Undergrads launch peer-reviewed journal
By KeShonna Jackson ’24
When she was a sophomore, Victoria Alkin ’23 noticed that while many of her fellow undergraduates wrote senior research theses, very few wound up in peer-reviewed journals. If Cornell had an undergraduate research journal, she realized, students could share their research with the world.
“Research is large part of the undergraduate experience at Cornell,” said Alkin, a biological sciences major in the College of Arts and Sciences and, now, editor-in-chief of the Cornell Undergraduate Research Journal (CURJ), which launched this spring. “I wanted there to be a way for students to share their research with the Cornell community and the research community at large.”
CURJ, a biannual digital and print publication, received 20 submissions for its inaugural issue. From those, the editorial board selected nine articles featuring a wide range of topics, with titles such as “State of Hate in Greater Buffalo: A Community Perspective” and “The Considerations of Biological Plausibility in Deep Learning.”
“All the work had to be done from scratch,” Alkin said. “A lot of things needed to be done to get the journal up and running, from legal forms to branding to recruitment to planning to creating a new website, getting finances, and creating entirely new processes for articles, submissions, review, graphic design and journal layout.”
The CURJ board operates with the guidance and assistance of their organizational adviser Ellen Hartman, director of research communications for the Office of the Vice President for Research and Innovation (OVPRI), and Gail Steinhart, a librarian at Cornell University Library who specializes in scholarly communication. The board is divided into several teams – editorial, outreach, graphic design, finance and operations – and consists entirely of students, who have collectively invested hundreds of hours into making the journal.

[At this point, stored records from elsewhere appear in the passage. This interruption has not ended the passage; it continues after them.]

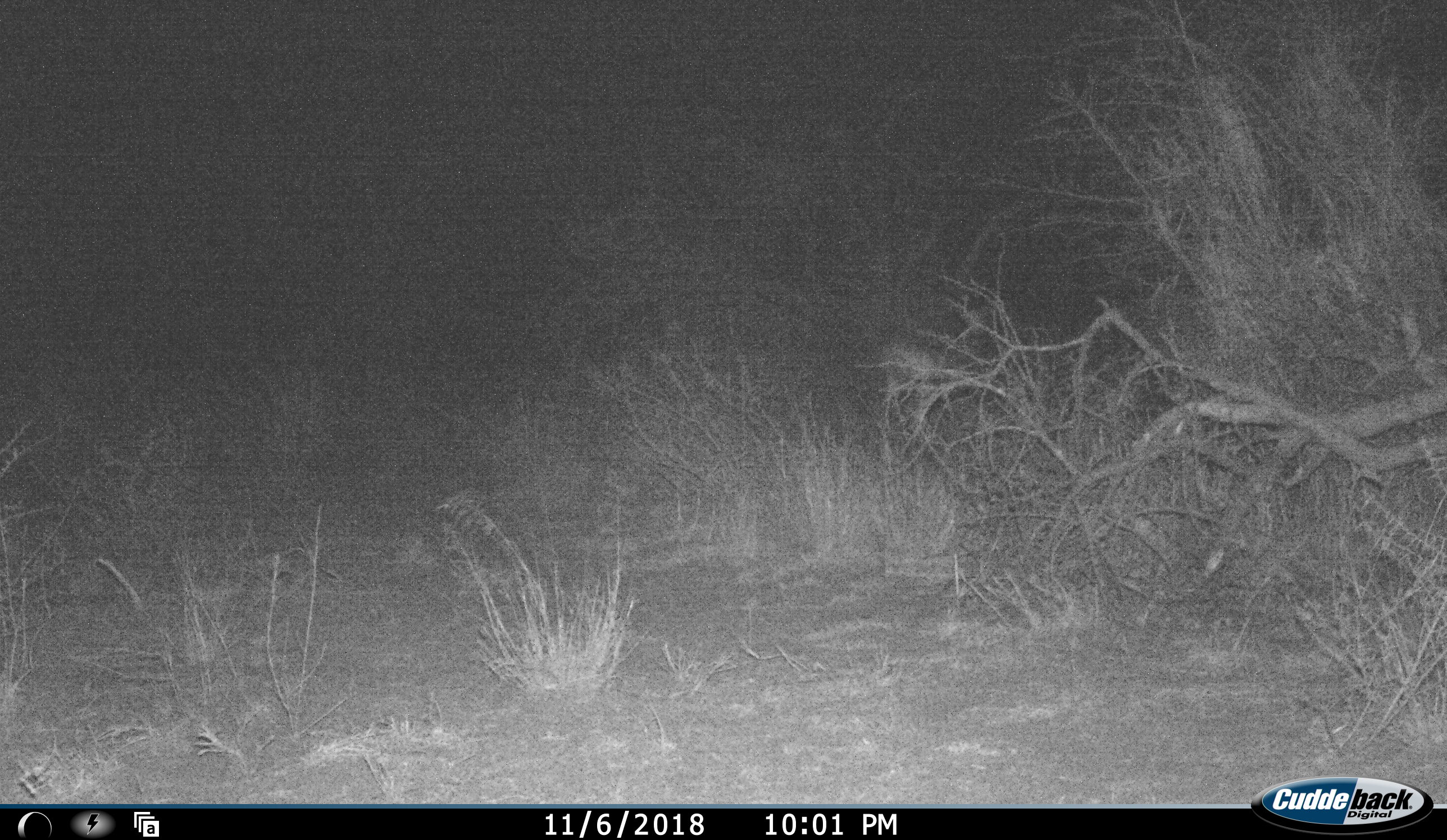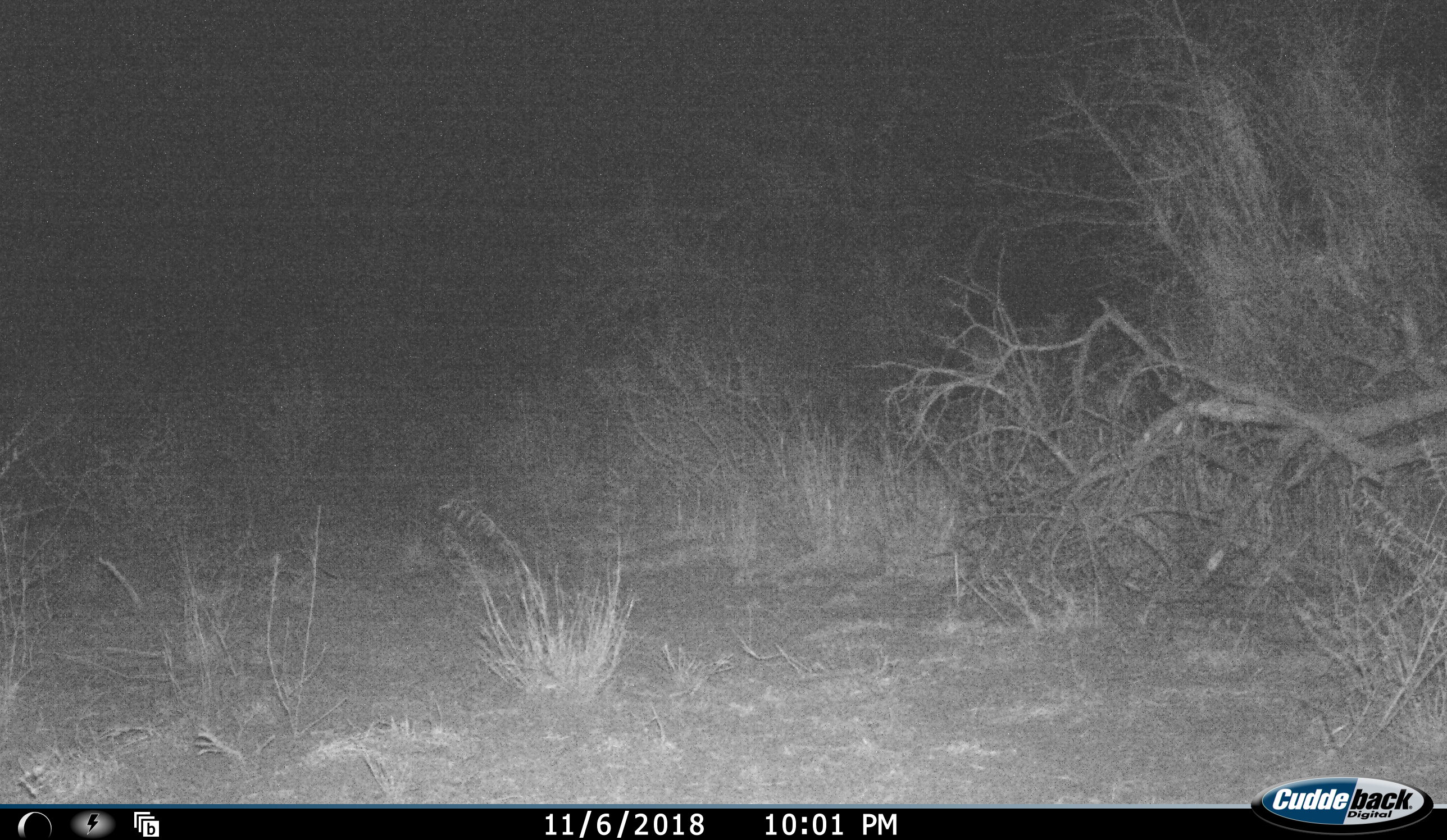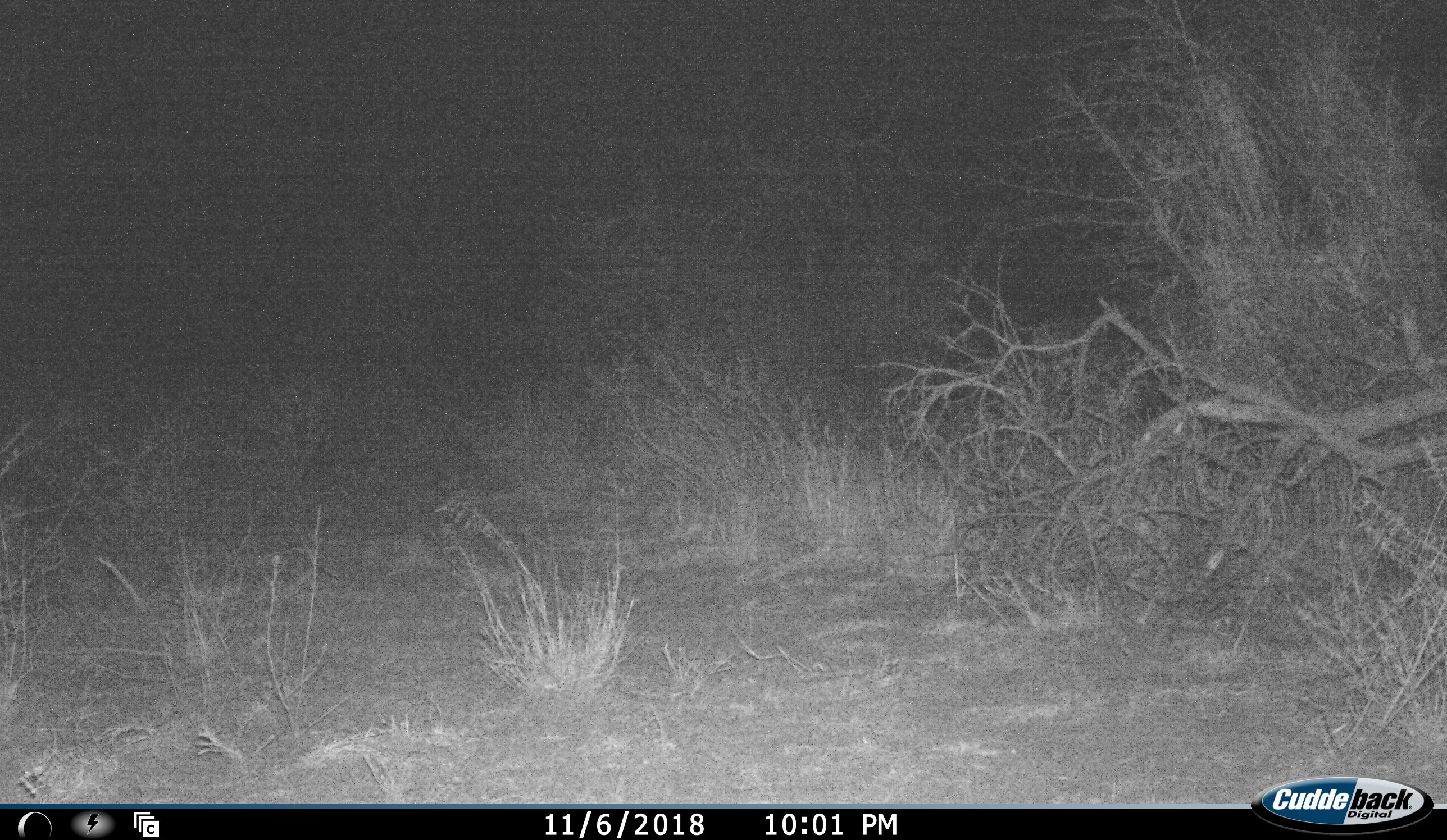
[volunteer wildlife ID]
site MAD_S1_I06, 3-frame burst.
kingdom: Animalia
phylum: Chordata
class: Mammalia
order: Artiodactyla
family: Bovidae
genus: Aepyceros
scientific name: Aepyceros melampus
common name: impala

Emily Pollack ’24, a biological sciences major in the College of Agriculture and Life Sciences, is CURJ’s managing editor of content. Melia Matthews, a doctoral student in the field of biomedical and biological science, is the graduate student coordinator.
“When I first heard about CURJ, I knew I wanted to be a part of it,” Matthews said. “Grad students are normally the ones who are publishing their research in journals, so I think this position lends crucial experience and perspective to the group.”
While the board drummed up interest in the new publication and sought a diverse group of papers for the inaugural issue, Matthews had to build a team of reviewers that could evaluate submissions. “I sent out the solicitation for grad student reviewers, and we had an amazing response,” Matthews said. “About 110 people wanted to volunteer their time. We now have graduate student reviewers representing over 30 different research fields.”
Each submission goes through four stages of review. Initially, the student’s adviser or principal investigator (PI) checks the paper. Then CURJ’s editorial team ensures that the paper abides by its submission guidelines, looking out for errors or inconsistencies.
This is followed by a thorough review by graduate students or faculty advisers who specialize in the field of research under discussion.
The review process is finalized when the editorial team revisits the corrected paper, ensuring that the appropriate changes have been made and that the article is perfect and prepared for publication.
The OVPRI is supporting CURJ with a seed grant to assist with startup costs and to fund the first issue. CURJ is also supported by a grant from The Contribution Project.
The journal will appear online through Open Journal Systems, an open-access platform provided by the Cornell library. Open Journal Systems allows readers to access CURJ online at no cost. It also supports submission, review and editorial workflows for authors, reviewers and editors.
“This journal will allow undergrads at Cornell, as well as anyone else in the Cornell community, to read articles written by their peers and be exposed to various kinds of research that they might not have been aware of before,” Pollack said. “Our main goal is to become an established part of the Cornell research community and hopefully get undergraduate students excited about submitting to the journal and seeing their work published.”
KeShonna Jackson ’24 is a writer for the Office of the Vice President for Research and Innovation.